Les chauffeurs-livreurs de nourriture et de livraison à la demande dans l’économie des petits boulots bénéficieront désormais d’un salaire minimum légal de 31,30 dollars de l’heure, après que la Commission du travail équitable a approuvé un filet de sécurité historique pour des centaines de milliers de travailleurs.
Après plus de quatre ans de négociations entre le Syndicat des travailleurs du transport (TWU), Uber Eats et DoorDash, l’ordonnance sur les normes minimales proposée par les trois organisations a été approuvée par la commission mardi soir.
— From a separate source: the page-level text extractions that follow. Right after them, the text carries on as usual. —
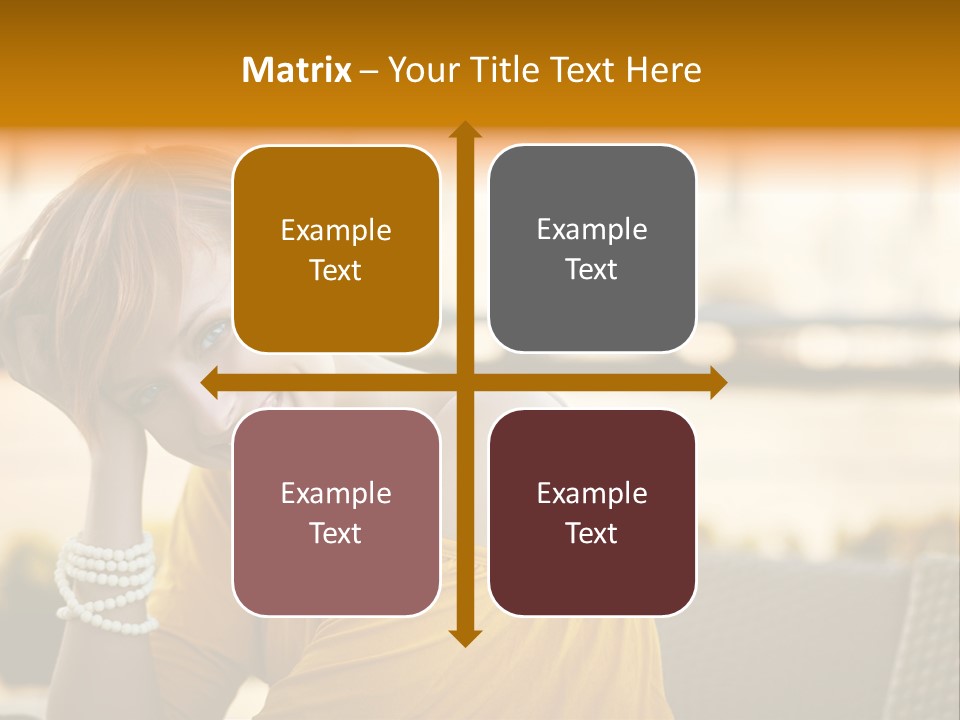 Matrix – Your Title Text Here

Example Text

Example Text

Example Text

Example Text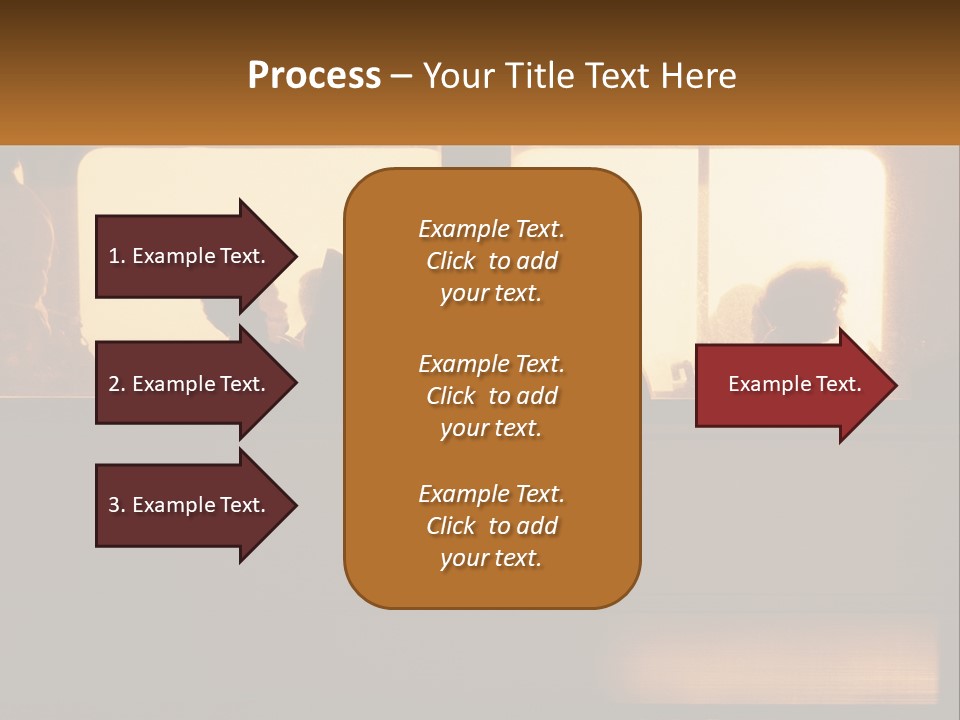 Process – Your Title Text Here

1. Example Text.

2. Example Text.

3. Example Text.

Example Text. Click to add your text.

Example Text. Click to add your text.

Example Text. Click to add your text.

Example Text.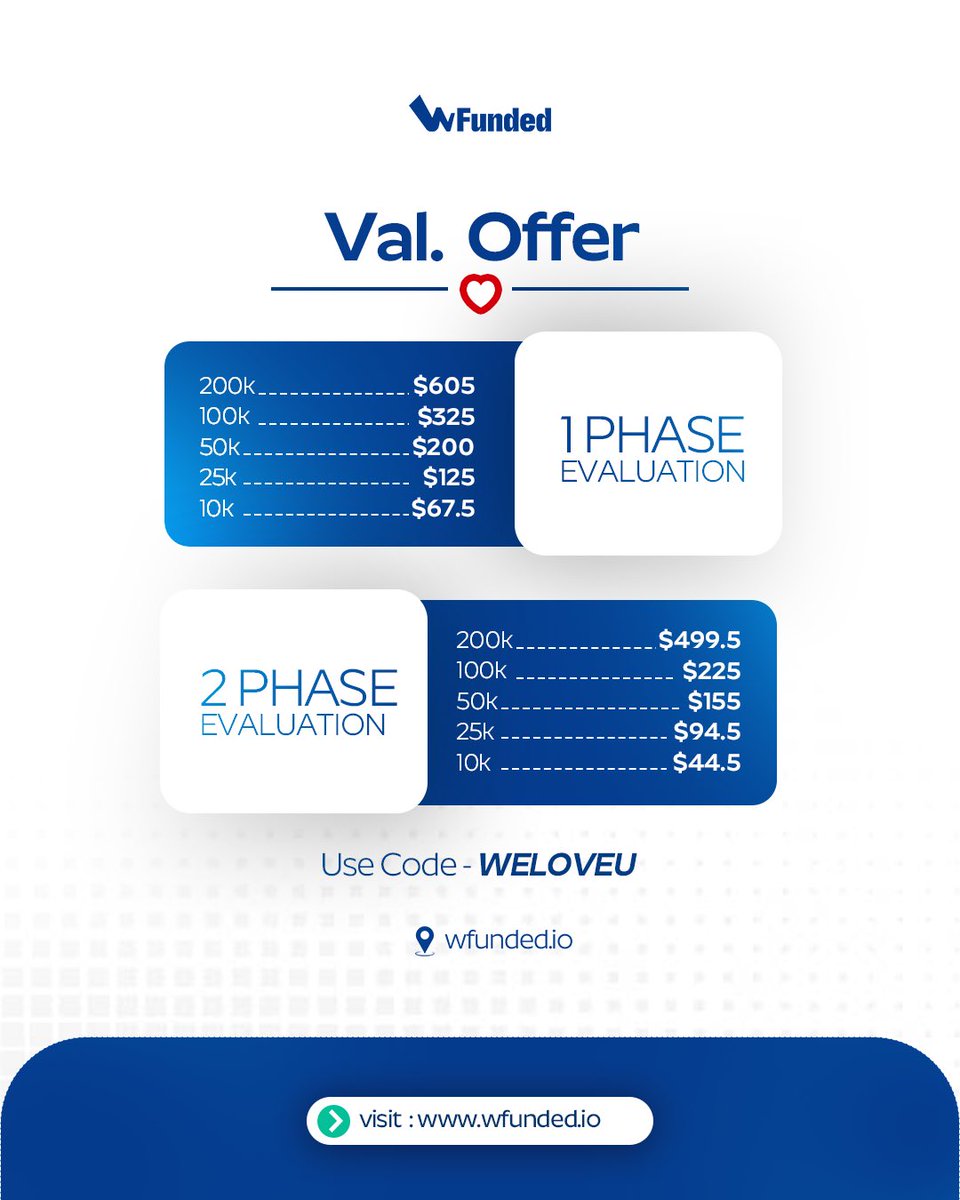 WFunded

Val. Offer

200k $605
100k $325
50k $200
25k $125
10k $67.5

1 PHASE EVALUATION

2 PHASE EVALUATION

200k $499.5
100k $225
50k $155
25k $94.5
10k $44.5

Use Code - WELOVEU

wfunded.io

visit : www.wfunded.io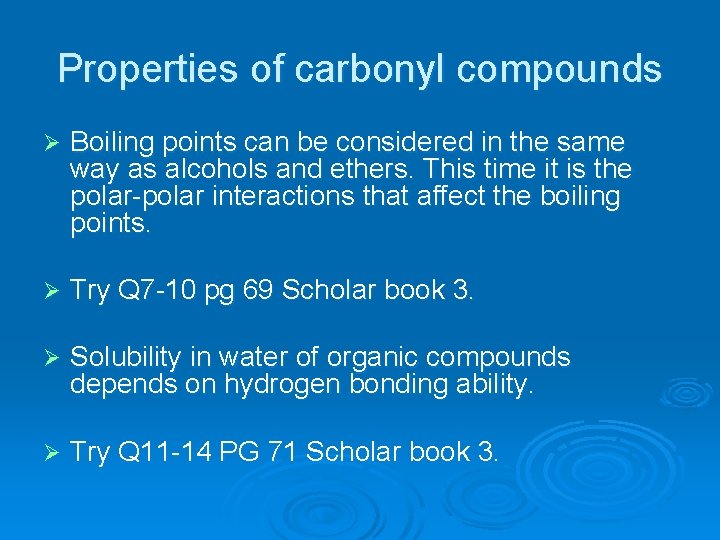 Properties of carbonyl compounds

➢ Boiling points can be considered in the same way as alcohols and ethers. This time it is the polar-polar interactions that affect the boiling points.

➢ Try Q7-10 pg 69 Scholar book 3.

➢ Solubility in water of organic compounds depends on hydrogen bonding ability.

➢ Try Q11-14 PG 71 Scholar book 3.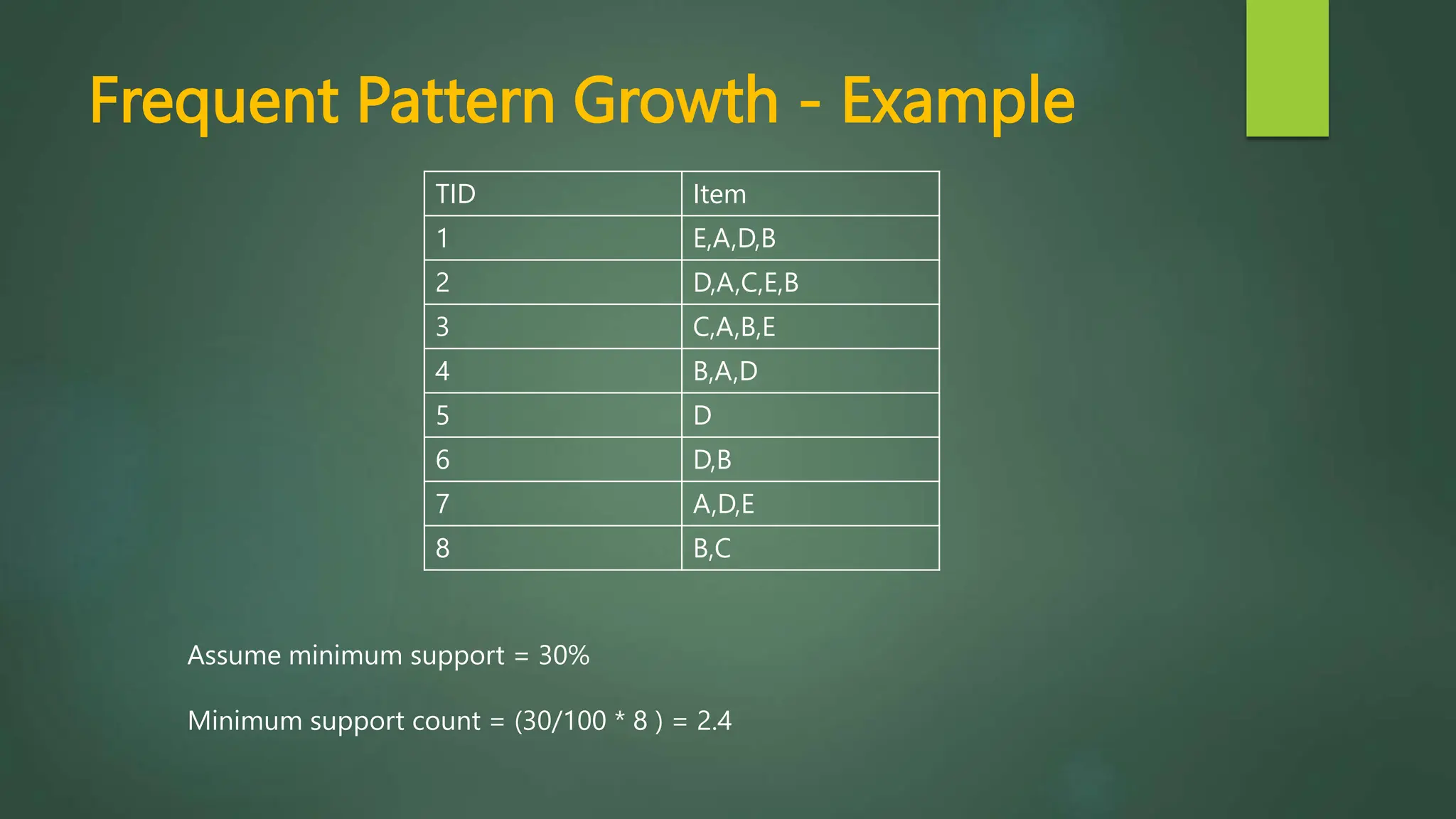 Frequent Pattern Growth - Example

| TID | Item |
|---|---|
| 1 | E,A,D,B |
| 2 | D,A,C,E,B |
| 3 | C,A,B,E |
| 4 | B,A,D |
| 5 | D |
| 6 | D,B |
| 7 | A,D,E |
| 8 | B,C |

Assume minimum support = 30%

Minimum support count = (30/100 * 8 ) = 2.4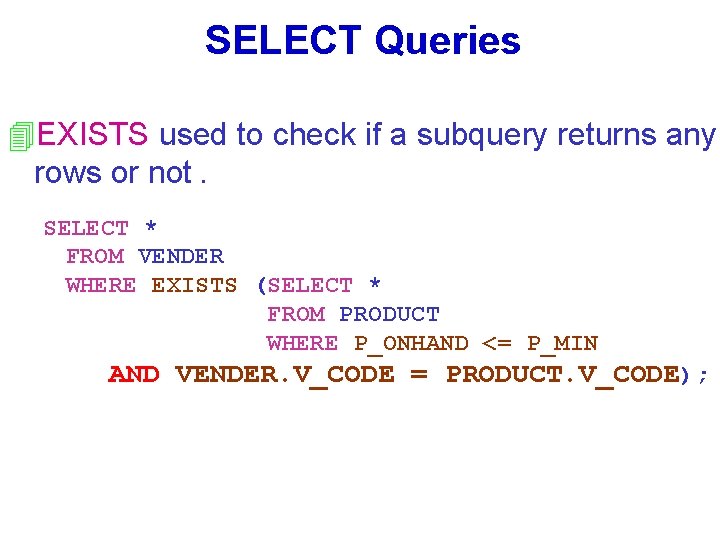 SELECT Queries

EXISTS used to check if a subquery returns any rows or not .

SELECT *
FROM VENDER
WHERE EXISTS (SELECT *
FROM PRODUCT
WHERE P_ONHAND <= P_MIN
AND VENDER.V_CODE = PRODUCT.V_CODE);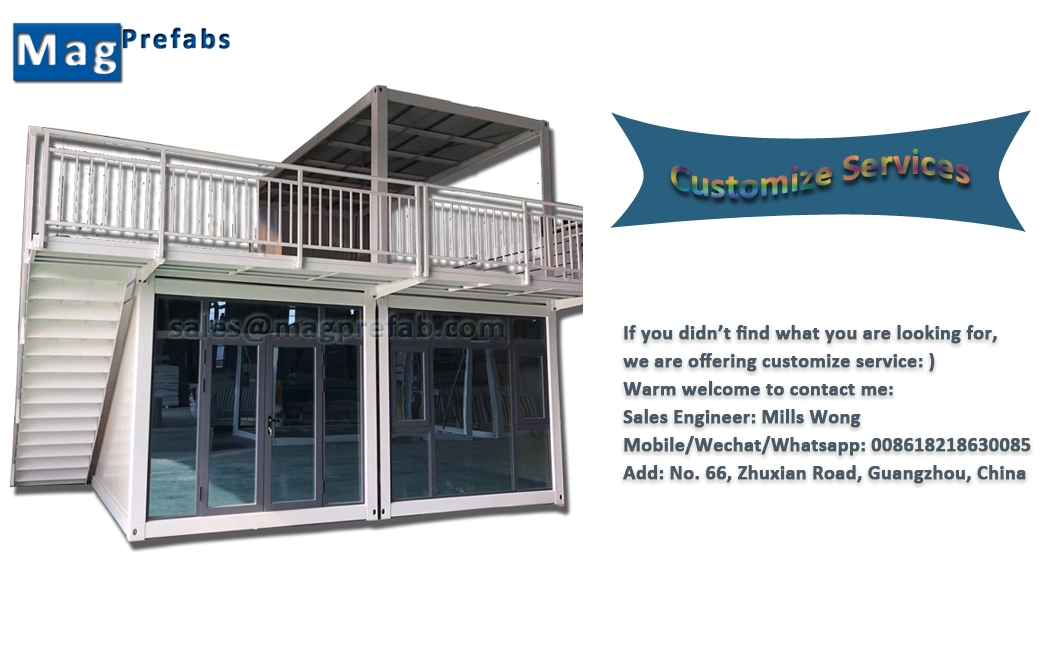 Mag Prefabs

sales@magprefab.com

Customize Services

If you didn't find what you are looking for, we are offering customize service: )
Warm welcome to contact me:
Sales Engineer: Mills Wong
Mobile/Wechat/Whatsapp: 008618218630085
Add: No. 66, Zhuxian Road, Guangzhou, China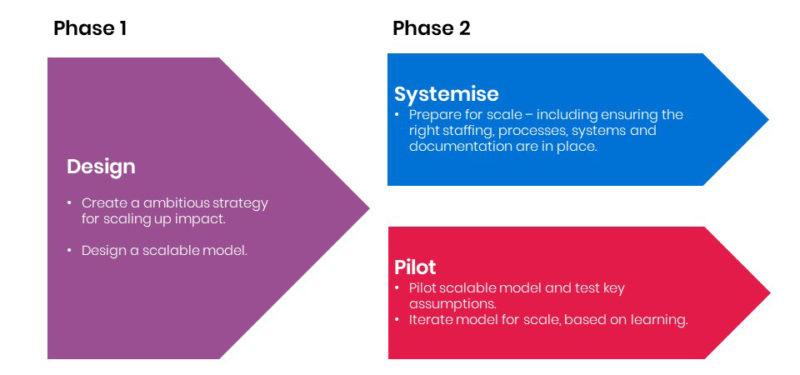 Phase 1

Design

• Create a ambitious strategy for scaling up impact.

• Design a scalable model.

Phase 2

Systemise

• Prepare for scale – including ensuring the right staffing, processes, systems and documentation are in place.

Pilot

• Pilot scalable model and test key assumptions.
• Iterate model for scale, based on learning.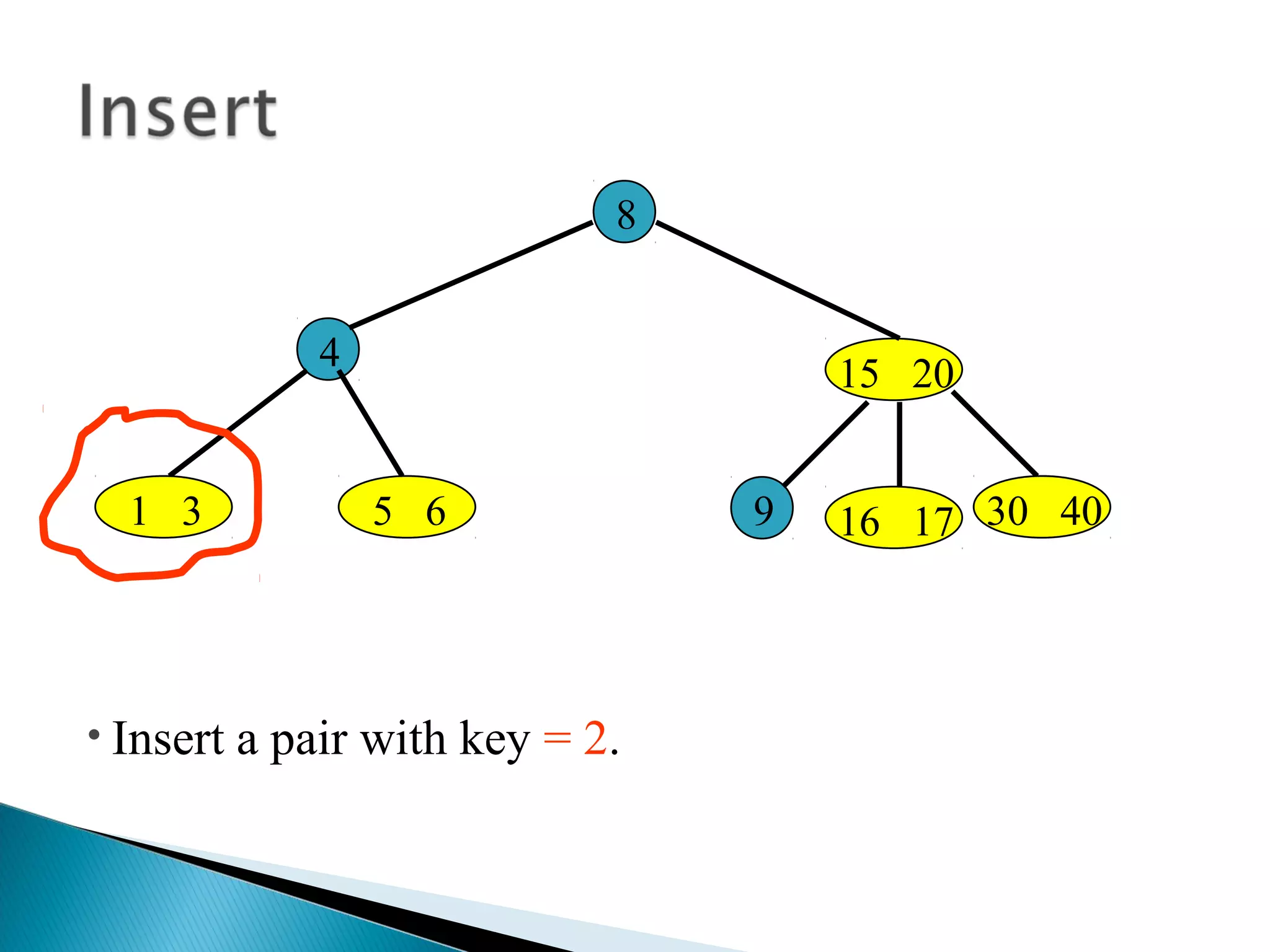 Insert

8

4

15 20

1 3

5 6

9

16 17

30 40

• Insert a pair with key = 2.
Elle devrait entrer en vigueur à partir du lundi 17 août.
Le taux horaire de 31,30 dollars est supérieur au salaire horaire minimum national australien de 26,44 dollars. Les chauffeurs et les livreurs peuvent gagner plus que cela, en fonction de la plateforme pour laquelle ils travaillent et du nombre de livraisons qu’ils effectuent au cours d’un quart de travail. L’absence de taux de pénalité, de super-cotisations, de congés payés, d’indemnisation des accidents du travail, ainsi que les coûts d’essence ou de recharge et l’usure des véhicules sont autant de raisons qui, selon le syndicat, justifient un filet de sécurité supérieur au salaire minimum à l’échelle de l’économie.
Mais surtout, le taux horaire minimum ne couvre que les moments où un travailleur s’est vu attribuer ou a accepté un travail et est sur le point de récupérer la nourriture, d’attendre la cuisson ou la préparation, ou de la déposer lors d’une livraison. Les temps d’arrêt entre les travaux ne sont pas couverts.
Les plates-formes seront chargées de fournir une assurance accident personnelle aux conducteurs et aux passagers, les lois couvrant à la fois ceux qui utilisent des voitures et des vélos pour livrer. Les travailleurs, quant à eux, auront la responsabilité de souscrire une assurance responsabilité civile en cas de collision endommageant un autre véhicule.
Les négociations qui ont duré des années ont conduit à des concessions des deux côtés, ont déclaré des sources proches du dossier. Uber et d’autres plateformes d’économie à la demande cherchent depuis longtemps à éviter tout accord susceptible de perturber leur modèle économique, qui traite leurs chauffeurs comme des entrepreneurs indépendants plutôt que comme des employés.
Pendant ce temps, les défenseurs des travailleurs tels que le TWU ont demandé la reconnaissance juridique selon laquelle les travailleurs de l’économie des petits boulots devraient bénéficier des mêmes droits que les employés, ce à quoi les entreprises de livraison de nourriture s’étaient opposées en raison des dépenses supplémentaires liées au respect des droits et conditions des employés.
Dans une déclaration commune, le TWU, Uber et DoorDash ont déclaré que l’ordonnance de salaire minimum convenue « établit des normes minimales solides pour les livreurs à la demande (…) sans plafonner combien ils peuvent gagner ».
L’accord prévoit également des avantages tels qu’une assurance contre les accidents personnels et un processus de résolution des litiges plus clair, ont-ils indiqué.
« Il est important de noter que, même s’il fournit une norme et un filet de sécurité à l’échelle de l’industrie, il préserve la nature indépendante et flexible du travail sur plateforme que les livreurs à la demande apprécient le plus », indique le communiqué.
Le secrétaire national du TWU, Michael Kaine, a salué l’accord, affirmant que « les travailleurs des concerts en Australie ont été laissés trop longtemps à l’écart de nos systèmes de travail ».
« Le monde regarde les travailleurs australiens gagner de nouveaux droits et protections qui changeront leur vie, après des années de campagne pour une meilleure industrie », a-t-il déclaré.
Le patron d’Uber Eats, Ed Kitchen, a déclaré que l’accord était une « réforme moderne pour une méthode de travail moderne qui prouve que des normes équitables et la flexibilité peuvent coexister ».
Pour Maggie Lloyd, responsable politique de DoorDash, l’accord « marque un moment déterminant pour l’économie à la demande de l’Australie et pour les milliers de travailleurs qui livrent chaque jour aux familles et aux entreprises australiennes ».
La ministre de l’Emploi, Amanda Rishworth, a déclaré que l’ordonnance sur les normes minimales avait été rendue possible par les réformes Closing Loopholes du gouvernement albanais de 2023, qui ont ouvert la voie à la commission pour établir de telles normes pour l’économie des petits boulots.